Elle lance la bête qui retombe aux pieds de Séverin avec un bruit mat.

L’indignation redresse sa pauvre taille cassée ; jamais de sa vie elle n’a connu un trouble pareil ; elle va de long en large, s’arrêtant chaque fois qu’elle passe devant Séverin pour le honnir.

— Malheureux ! voilà où tu en es ! cela te regarde ; tu es bien en âge ; mais tu as des enfants qui sont un peu miens aussi ; je ne veux pas que tu leur fasses de pareilles leçons. Jamais personne n’a failli dans ma famille ni dans celle de mon pauvre homme. Ah ! n’agis pas de cette façon, ou je ne te reconnais plus pour mon gendre…

C’est l’honneur de toute une lignée qui remonte à ses lèvres et qui fait trembler sa voix, si calme à l’habitude.

Elle finit par se rasseoir prés de la cheminée.

— Mon Dieu ! mon Dieu ! si la défunte voyait ça ! ma pauvre Fine ! ma pauvre Fine !

Elle gémit maintenant et pleure et la malade pleure aussi, consternée par cette scène à voix basse. Séverin se baisse vivement, ramasse le chapon et s’en va dans la nuit…

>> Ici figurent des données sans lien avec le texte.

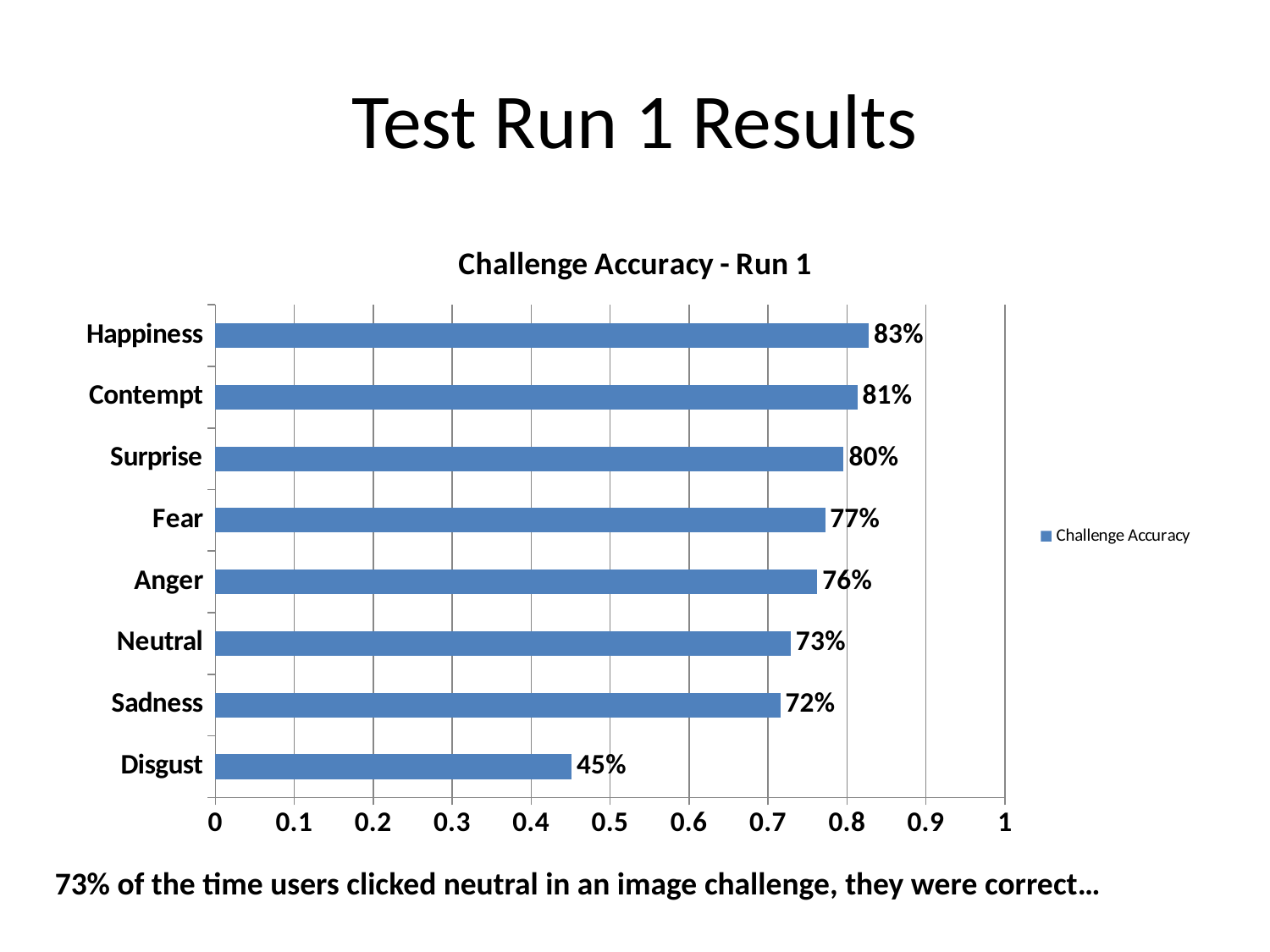
Which emotion has the highest Challenge Accuracy? Happiness What type of chart is shown on the slide? Bar chart Which has a higher Challenge Accuracy, Anger or Sadness? Anger What is the difference in Challenge Accuracy between Happiness and Disgust? 38% What is the Challenge Accuracy for Fear? 77% What is the title of the chart? Challenge Accuracy - Run 1 What is the Challenge Accuracy for Disgust? 45% What is the Challenge Accuracy for Happiness? 83% What is the difference in Challenge Accuracy between Surprise and Neutral? 7% Is the value for Disgust greater or less than 0.5? less Which emotion has the lowest Challenge Accuracy? Disgust How many emotion categories are shown in the chart? 8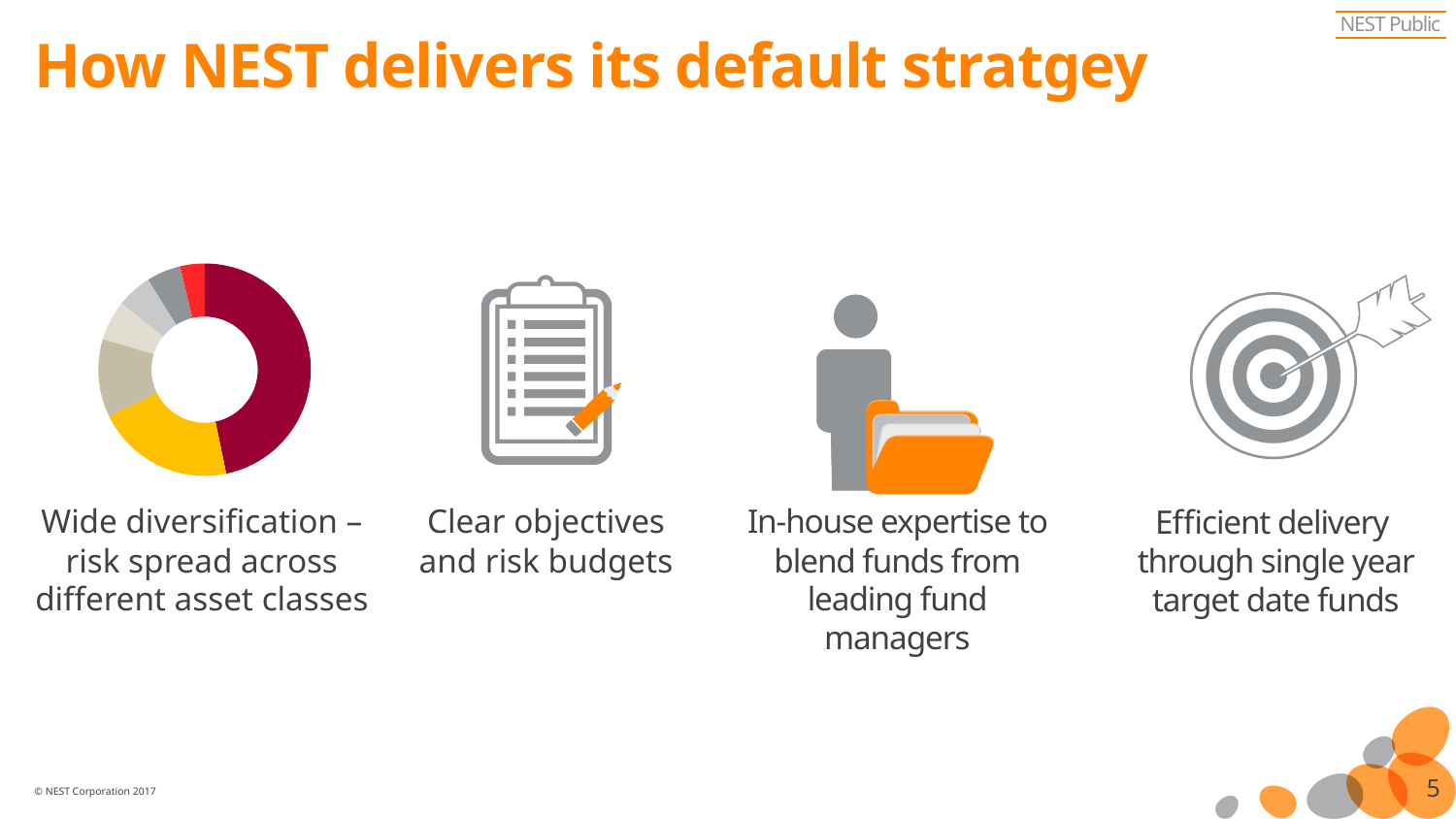
What kind of chart is shown on the left of the slide, above the text 'Wide diversification'? Doughnut (pie) chart Does the doughnut chart on the left of the slide show a legend or data labels? No In the doughnut chart on the left of the slide, which colour slice is the largest? Dark red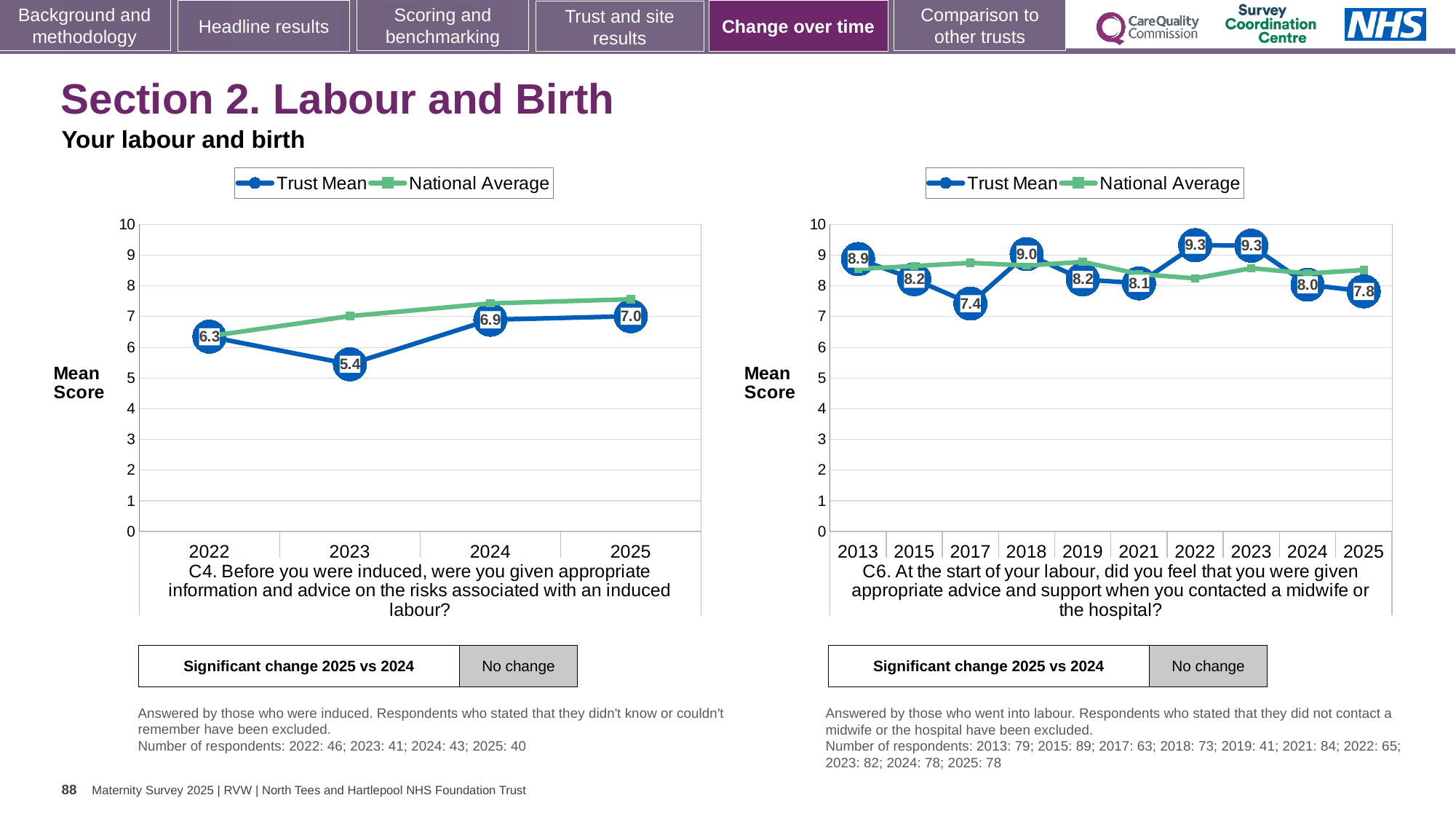
In the left chart (C4), which year has the lowest Trust Mean? 2023 In the right chart (C6), which year has the lowest Trust Mean? 2017 In the left chart (C4), is the National Average for 2025 greater or less than 7? greater In the left chart (C4), what is the Trust Mean for 2023? 5.4 In the right chart (C6), what is the Trust Mean for 2017? 7.4 In the right chart (C6), which is larger, the Trust Mean for 2018 or for 2024? 2018 In the left chart (C4), how many years are shown on the x axis? 4 In the left chart (C4), what is the Trust Mean for 2025? 7.0 In the right chart (C6), what is the difference between the Trust Mean in 2023 and in 2025? 1.5 In the left chart (C4), what is the difference between the Trust Mean in 2024 and in 2023? 1.5 What type of chart is the right chart (C6)? Line chart In the right chart (C6), how many series does the legend list? 2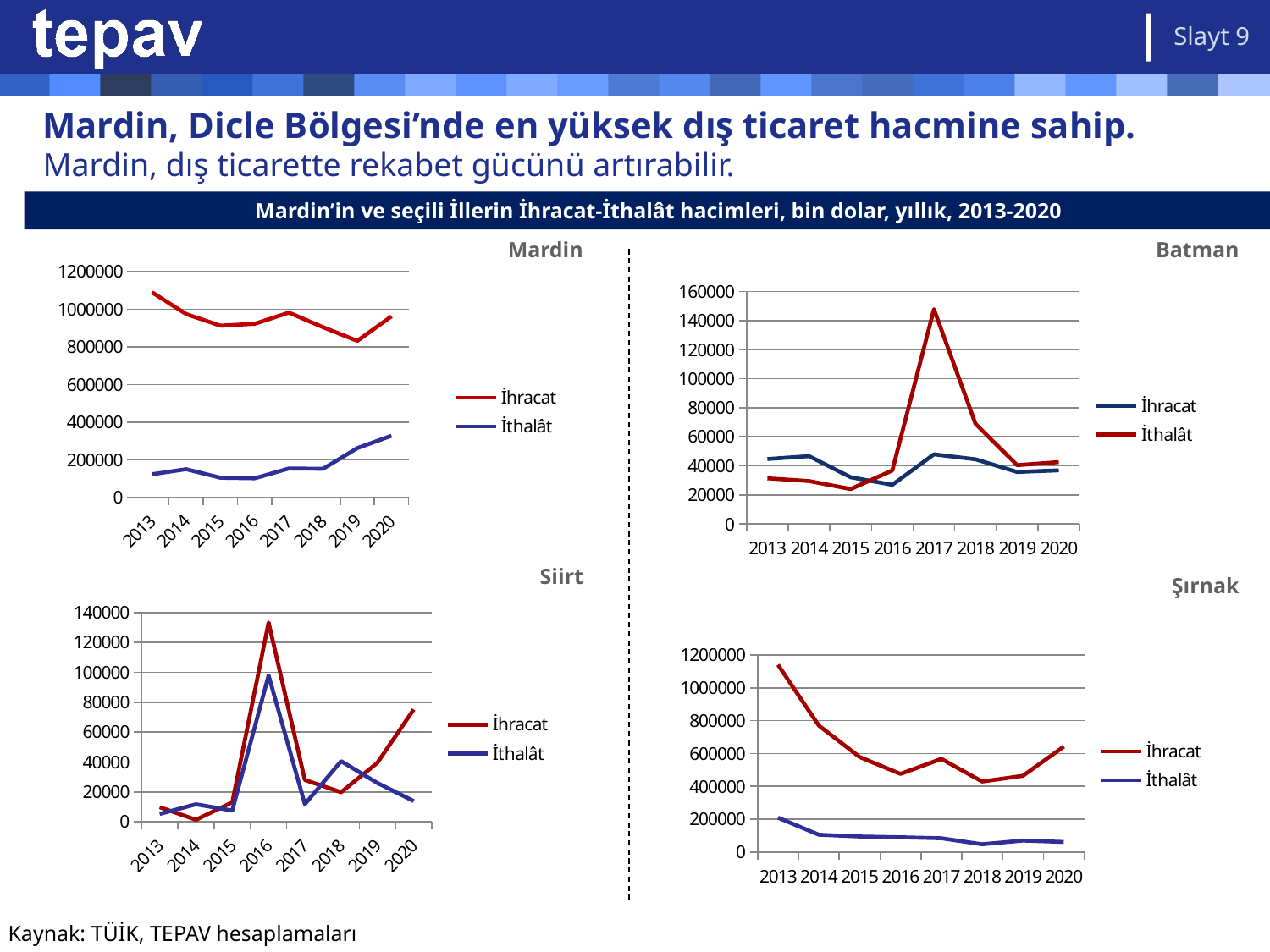
In the Mardin chart, is the İhracat value for 2013 greater or less than 1000000? greater In the Batman chart, which year has the highest İthalât value? 2017 In the Mardin chart, which year has the highest İthalât value? 2020 How many series does the legend of the Batman chart list? 2 In the Şırnak chart, which is larger in 2013, İhracat or İthalât? İhracat In the Mardin chart, which year has the lowest İhracat value? 2019 In the Şırnak chart, does the İthalât series generally rise or fall from 2013 to 2020? fall In the Batman chart, is the İthalât value for 2017 greater or less than 140000? greater In the Siirt chart, which year has the highest İhracat value? 2016 What kind of chart is the Mardin chart? line chart How many years are plotted on the x axis of the Siirt chart? 8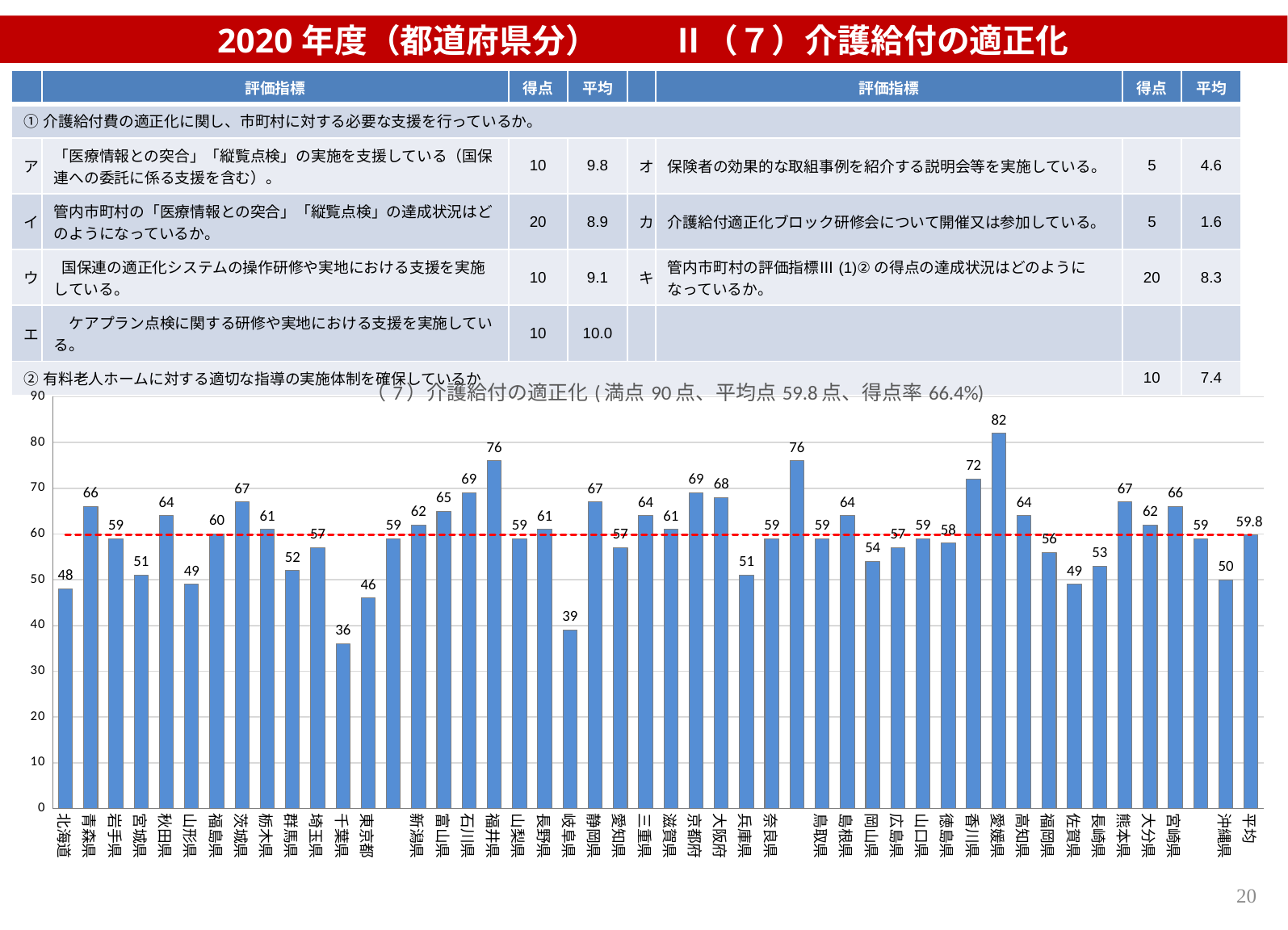
What is the value for 愛媛県? 82 What type of chart is shown on the slide? bar chart Which has a larger value, 京都府 or 大阪府? 京都府 What is the value shown for 平均 (the last bar)? 59.8 Is the value for 岐阜県 greater or less than 40? less What is the value for 福井県? 76 What is the difference between the values for 香川県 and 高知県? 8 Which prefecture has the lowest value? 千葉県 What is the difference between the values for 愛媛県 and 千葉県? 46 What is the maximum value shown on the vertical axis? 90 Which prefecture has the highest value? 愛媛県 What is the value for 千葉県? 36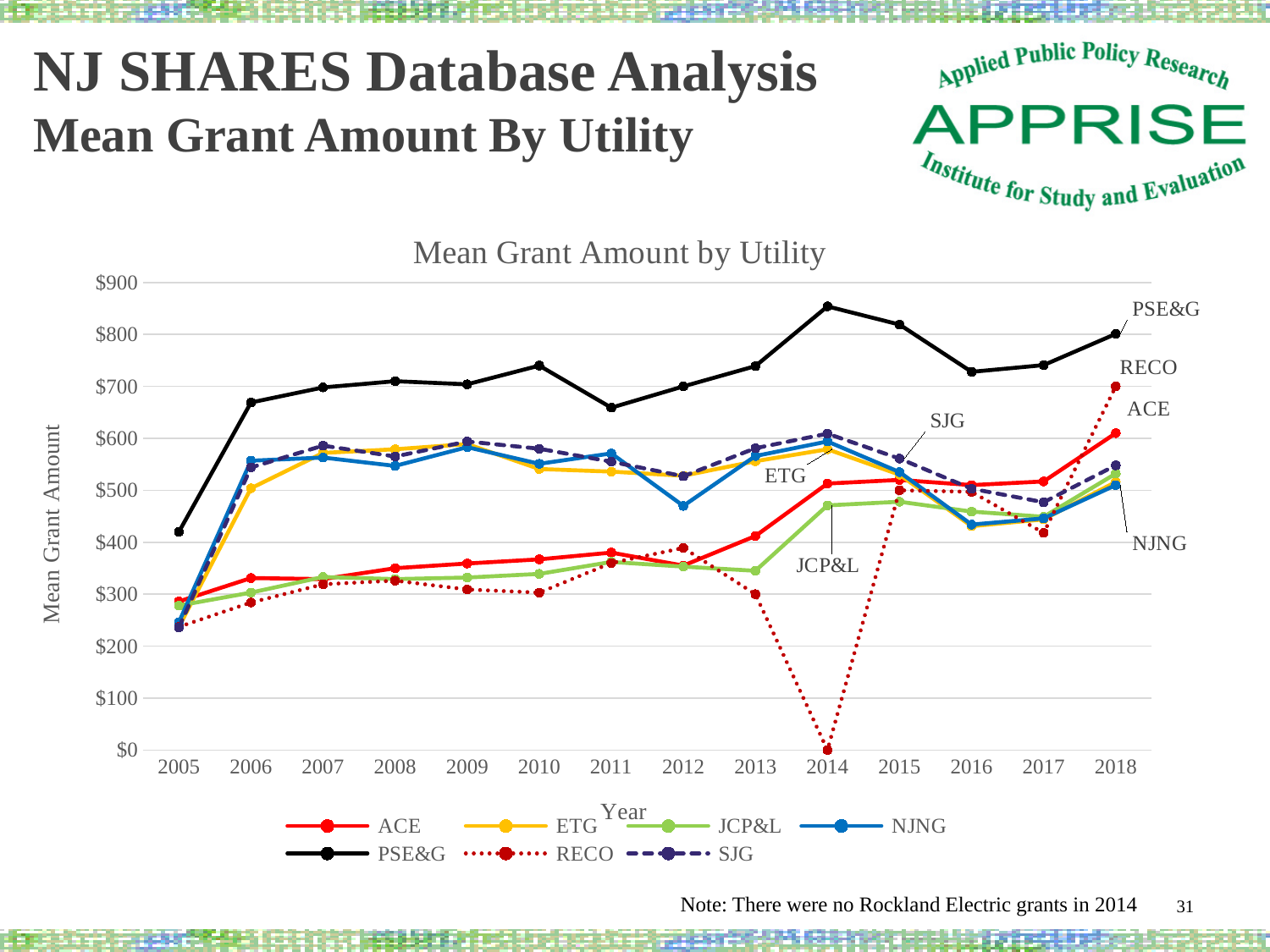
Is the value for NJNG in 2012 greater or less than $500? less How many series does the legend list? 7 Is the value for PSE&G in 2014 greater or less than $800? greater How many years are plotted along the x axis? 14 Does the PSE&G line rise or fall from 2005 to 2006? rise What is the mean grant amount for RECO in 2014? $0 Which utility has the lowest mean grant amount in 2014? RECO Which utility has the highest mean grant amount in 2014? PSE&G What kind of chart is shown on the slide? line chart Is the value for PSE&G in 2005 greater or less than $400? greater What is the title of the chart? Mean Grant Amount by Utility Which is larger in 2014, the value for ACE or the value for JCP&L? ACE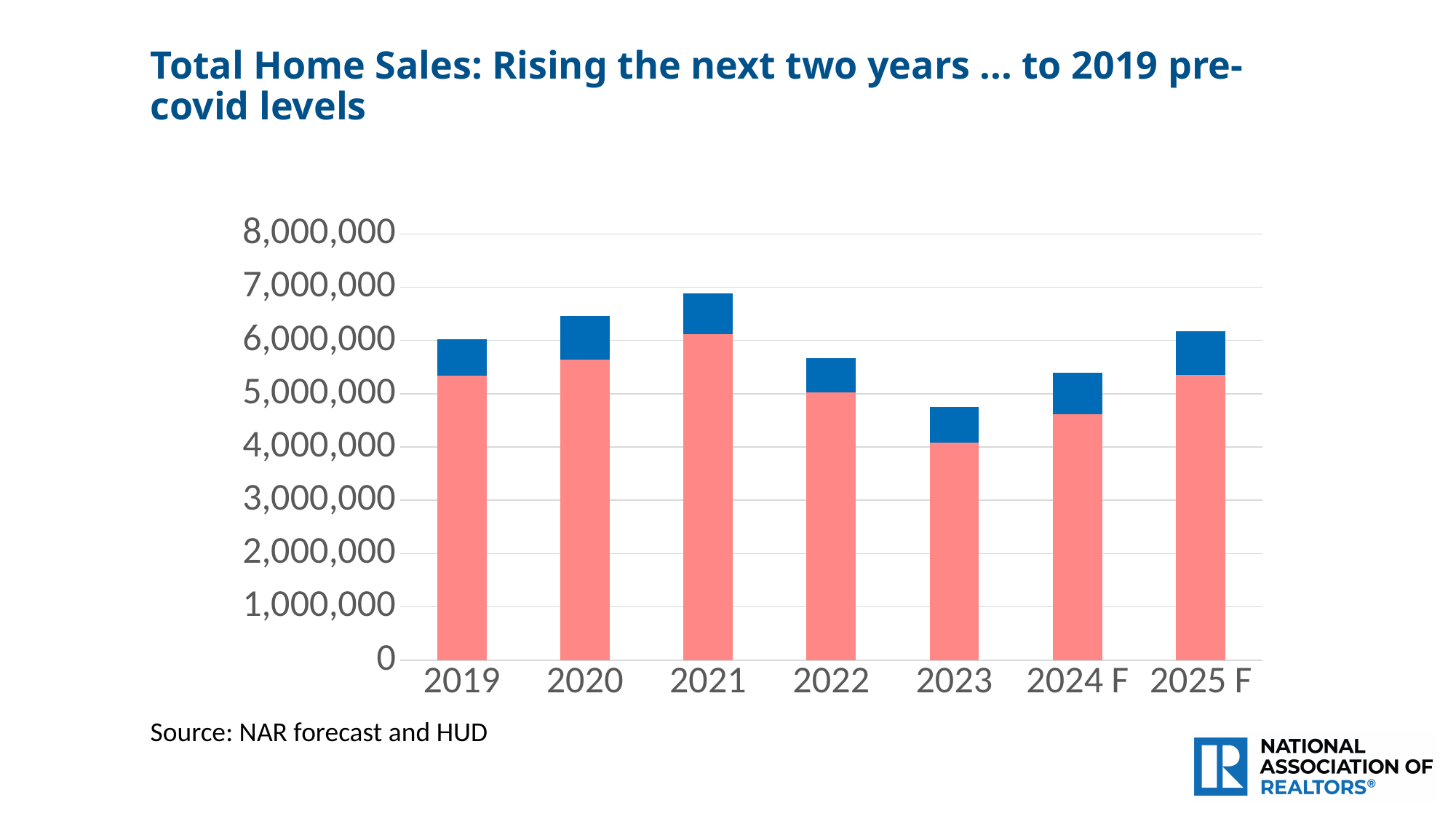
Which year has the highest total home sales bar? 2021 How many years (categories) are shown on the x axis? 7 Is the total bar for 2020 greater or less than 6,000,000? greater Which bar is taller, 2020 or 2022? 2020 Is the total bar for 2022 greater or less than 5,000,000? greater Which bar is taller, 2024 F or 2025 F? 2025 F Is the total bar for 2023 greater or less than 5,000,000? less What kind of chart is shown on the slide? Stacked bar chart What is the source cited below the chart? NAR forecast and HUD Do the total bars rise or fall from 2021 to 2023? fall Which year has the lowest total home sales bar? 2023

Quand il revint une heure plus tard, la chandelle flambait encore et la grand’mére était assise à la même place. Il referma doucement la porte et, furtif, sans une parole, il laissa ses sabots pour monter au grenier où il couchait.

Mais une voix suppliante se fit entendre.

— Papa ! papa ! disait Bas-Bleu ; viens ici ! Il hésita une seconde, puis il reprit ses sabots et s’approcha du lit. La malade s’était redressée sur un coude ; elle le prit par le cou et l’attira vers elle.

— D’où viens-tu ? dit-elle tout bas ; tu viens sans doute de retourner le chapon ?

Il répondit tout bas aussi :

— Oui.

Elle l’attira plus près encore :

— Père, si j’avais su, je n’aurais pas demandé de soupe à la poule ; maintenant je n’en veux plus. Écoute, il ne faut pas se faire de chagrin ; les drôles n’ont rien entendu. Et moi je te remercie, oh ! je te remercie beaucoup ! tu m’aimes bien, toi, père !… Séverin, étranglé, ne put pas répondre ; il baisa les yeux de sa fille, les grands yeux qui mangeaient la pauvre figure blanche ; puis il se laissa choir encore une fois sur une chaise à côté du lit.

Il vit à ce moment que la Bernoude se levait et s’approchait de lui. Quand elle fut tout près, elle lui mit une main sur l’épaule et se pencha pour l’embrasser. Elle pleurait encore ; mais comme elle avait eu le temps de songer aux paroles si dures qu’elle avait dites à son gendre, ce fut avec un accent d’infinie pitié qu’elle murmura :

— T’es bien malheureux, mon pauv’gars ! t’es bien malheureux !

Alors il pleura. De sa poitrine profonde, des sanglots montèrent comme de grosses bulles et crevèrent. Et il pleura comme il n’avait jamais pleuré de sa vie ; il pleura toute la nuit, sur les siens, sur ceux qui étaient morts, sur celle qui allait mourir, et sur sa droiture qui l’était morte aussi, et sur son orgueil dont la misère avait eu raison, et sur toute sa pauvre vie effondrée.